Trois questions à Olivier Jourdain

Olivier jourdain, Gynécologue-ostétricien à la Polyclinique Jean villar à Bruges (33), Pilote du Forum de la naissance

Le Forum de la naissance est contre la création des maisons de naissance, pourquoi ?
Le Forum de la naissance s’oppose à la création de maisons de naissance en dehors des structures hospitalières. Les chiffres disponibles sur les taux de transferts très élevés de parturientes des maisons de naissance vers des maternités (32% en Suède, 25,6% aux Pays Bas) montrent bien qu’elles sont, pour la sécurité et le confort de l’enfant et de la maman, inacceptables. D’autre part, il serait bon de définir au préalable ce qu’est la notion de « bas risque ». En situation d’accouchement qu’est-ce que cela signifie ? Quels en seraient les coûts pour la sécurité sociale ? Nous pensons qu’il est important de réunir autour de la table tous les acteurs de la naissance, sages-femmes libérales y compris, pour soutenir un projet commun parce-que des maisons de naissance sans collaboration cohérente avec des médecins sont vouées à l’échec. Seule la coopération d’équipes pluridisciplinaires ayant réfléchi à des modèles de prestations plus ouverts, qui ont signé des conventions peut permettre à un établissement d’élargir son offre de soin en ce qui concerne la naissance et ainsi satisfaire tous les besoins, en toute sécurité. De nombreux pays ont mis en place des maisons de naissance, non pas pour le confort des mamans, mais par souci d’économie ou pour masquer le manque de gynécologues-obstétriciens ! Si c’est cela la finalité du projet, alors c’est une vraie régression.

Qu’est-ce qui justifie les insistances du ministère de la santé pour réintroduire cet article prévoyant l’expérimentation des maisons de naissance, malgré la décision de la commission des affaires sociales fin octobre de le supprimer?
Les pouvoirs publics sont très sensibles aux actions menées par des associations d’usagers qui militent pour la création de maisons de naissance, pour la démédicalisation des accouchements. Le lobby des sages-femmes est aussi très puissant de même que celui des assureurs. Face à eux, les actions menées par les quelque 1200 gynécologues-obstétriciens ne trouvent pas la résonance escomptée auprès de nos dirigeants.
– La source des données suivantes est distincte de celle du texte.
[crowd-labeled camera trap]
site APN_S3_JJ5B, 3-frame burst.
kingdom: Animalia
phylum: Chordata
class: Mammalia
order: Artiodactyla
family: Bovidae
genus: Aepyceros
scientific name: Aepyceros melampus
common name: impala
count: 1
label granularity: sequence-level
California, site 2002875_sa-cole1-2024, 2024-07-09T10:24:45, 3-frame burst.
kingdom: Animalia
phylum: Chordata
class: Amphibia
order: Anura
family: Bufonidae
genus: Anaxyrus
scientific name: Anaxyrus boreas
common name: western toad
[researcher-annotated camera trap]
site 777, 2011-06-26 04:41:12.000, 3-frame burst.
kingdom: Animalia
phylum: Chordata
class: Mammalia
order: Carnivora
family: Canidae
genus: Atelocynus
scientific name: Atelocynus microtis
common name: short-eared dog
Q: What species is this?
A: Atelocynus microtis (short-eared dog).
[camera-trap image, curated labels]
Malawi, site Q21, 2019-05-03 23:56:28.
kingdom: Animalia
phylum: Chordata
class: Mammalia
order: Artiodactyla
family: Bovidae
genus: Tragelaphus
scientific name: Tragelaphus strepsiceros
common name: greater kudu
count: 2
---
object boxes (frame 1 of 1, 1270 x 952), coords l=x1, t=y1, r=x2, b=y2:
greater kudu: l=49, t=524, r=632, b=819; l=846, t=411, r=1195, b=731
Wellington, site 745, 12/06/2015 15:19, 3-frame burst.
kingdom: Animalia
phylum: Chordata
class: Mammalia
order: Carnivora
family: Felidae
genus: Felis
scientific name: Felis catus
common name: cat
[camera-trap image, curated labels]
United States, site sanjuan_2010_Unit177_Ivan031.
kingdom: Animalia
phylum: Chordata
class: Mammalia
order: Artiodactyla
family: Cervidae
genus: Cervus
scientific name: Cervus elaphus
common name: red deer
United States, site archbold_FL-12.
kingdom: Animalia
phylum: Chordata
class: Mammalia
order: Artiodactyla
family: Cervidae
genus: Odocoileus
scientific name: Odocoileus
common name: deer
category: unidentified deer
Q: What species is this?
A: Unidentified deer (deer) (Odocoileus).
Que proposent les professionnels de la naissance pour répondre à l’attente des futures mamans en matière d’accouchement moins médicalisé ?
Il faut avant tout faire amende honorable. La profession a dans les années 90 beaucoup misé sur l’aspect technique de la naissance avec des maternités et des plateaux techniques ultra-modernes, ce que j’appelle une surenchère d’affichage. La technicité et la sécurité au détriment parfois de l’humanité. Or, c’est justement vers ce dernier point qu’il faut que l’on évolue car les attentes des futures mamans ont changé. Il faut que les maternités soient plus souples et puisse tout proposer, aussi bien des accouchements physiologiques suivis principalement par des sages-femmes que des accouchements un peu plus médicalisés avec anesthésie car une grande majorité des mamans demandent une péridurale, parfois en cours de travail. Nous envisageons donc plusieurs options pour y parvenir, comme par exemple l’intervention de sages-femmes libérales sur les plateaux techniques existants, mais nous nous heurtons à des questions d’ordre juridique, tarifaire ainsi que des problèmes de responsabilité civile pour lesquels nous n’avons pas encore trouvé de solutions pérennes. Les grilles tarifaires actuelles ne prévoient pas du tout ces cas de figure. Un médecin de garde qui intervient dans le cadre d’un accouchement réalisé par une sage-femme libérale doit être logiquement rémunéré ! Il faut également rémunérer l’établissement, le plateau technique en cas de problème. Le système tarifaire actuel met en opposition les intervenants de la naissance, voire joue sur les dissensions et nous empêche de trouver des solutions.